Loew moved from the Boston suburbs to the Worcester area two decades ago and helped build up the videogame design and e-sports programs at Becker College, which Clark University absorbed after Becker closed in 2021.
“Every year has been better than the year before,” Loew says.
Worcester has been building its entrepreneurial infrastructure for several decades now, with networking organizations like the Venture Forum, founded in 1991, and the biotech incubator Massachusetts Biomedical Initiatives, which dates back to 1984. Since 2016, WorcLab has offered access to desks, prototyping equipment, and “office hours” with experts. The Massachusetts Digital Games Institute, based at Worcester Polytechnic Institute, has offered support to videogame creators.
More recent additions include the shared “co-working” space Venture X, which opened last year, and the E for All entrepreneurship program, which serves both English- and Spanish-speaking founders. Since E for All began operating accelerator programs in the city in 2020, 135 projects have participated, says chief marketing officer Julie Smith, including nonprofits and artisanal food producers.
But while entrepreneurs have been able to find office space, education and mentorship in Worcester, money has been in limited supply.
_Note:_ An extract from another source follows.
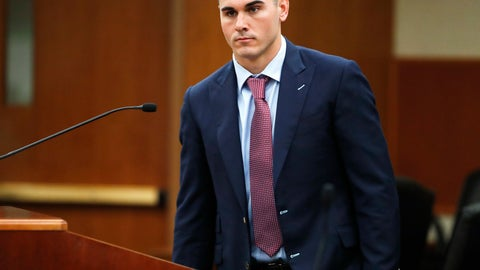 <p>               File - In this Oct. 24, 2018 file photo, Denver Broncos backup quarterback Chad Kelly appears for a hearing in the Arapahoe County Courthouse in Centennial, Colo. Kelly has pleaded not guilty to first-degree criminal trespassing after being accused of entering a couple's suburban Denver home uninvited. KDVR-TV reports that Kelly entered the plea on Monday, March 4, 2019, in Arapahoe County District Court. (AP Photo/David Zalubowski, Pool, File)             </p>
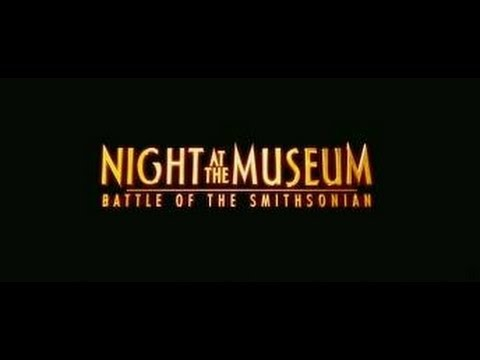 Night At The Museum:Battle Of The Smithsonian Playthrough Episode 1:New Renovations In The Museum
And, says Paul Silva, “the number one challenge of startups is access to capital.”
He started and ran an accelerator program in Northampton, which shut down in 2022. Often, he says, investors aren’t willing to “drive past Route 128 or Route 495 to look at a potential investment.” Silva remembers pitching his videogame startup at a Venture Forum meeting back in 2000 on the campus of WPI — and not getting any funding offers. (The company eventually raised money elsewhere, Silva says.)
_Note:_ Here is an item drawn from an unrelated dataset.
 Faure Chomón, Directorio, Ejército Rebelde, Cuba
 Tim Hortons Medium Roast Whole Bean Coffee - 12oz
Freight Farms Co-Founders Brad McNamara (left) and Jon Friedman (right), pose inside one of the startup’s first prototype container-based food production units in 2012. At the time, the company was based in Worcester but it later moved to Boston. (Scott Kirsner/MassLive)
That lack of capital “impacts the type, scope and potential impact of the type of companies that are created” in Worcester, says McNamara, the Freight Farms co-founder, who is now working on another food-related startup, Morrissey Market.
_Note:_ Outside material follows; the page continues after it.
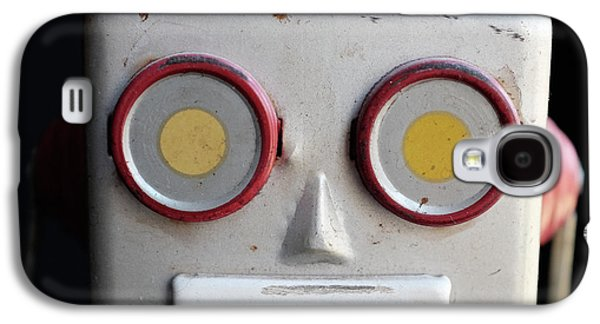 Vintage Robot Square Galaxy S4 Case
Even life sciences startups founded by University of Massachusetts Chan Medical School professors, or incubated at MBI, sometimes give in to the gravitational pull of the Boston area, and move east as they grow.
Wire Group and the Auxilium accelerator program could start to change that dynamic. Loew says Wire Group’s typical investment is about $45,000. Auxilium is offering a $250,000 investment to the first five companies it accepts this year, “with an option for further investment upon completing” the program, says Stephanie Ramey, vice president of special projects at Rucker Investments. The program will be “industry agnostic,” she says — open to startups working on any sort of business concept. Ramey says that she and Rucker Investments plan to support Auxilium over the long run: “We are approaching this with a 10-year initial vision,” she says.
“When you look at how many colleges we have in this market, this is a way to hopefully retain these students,” she says. “You don’t have to go to another market, or to the west coast.”
McNamara, at one point, was one of those students, biking between Clark and WPI to work with other students on the early designs of the Freight Farms growing system.
“The running joke, even when I was at Clark, was, ‘The Woo has been about to happen since the 1980s,’” he says.
Could 2025 be the tipping point?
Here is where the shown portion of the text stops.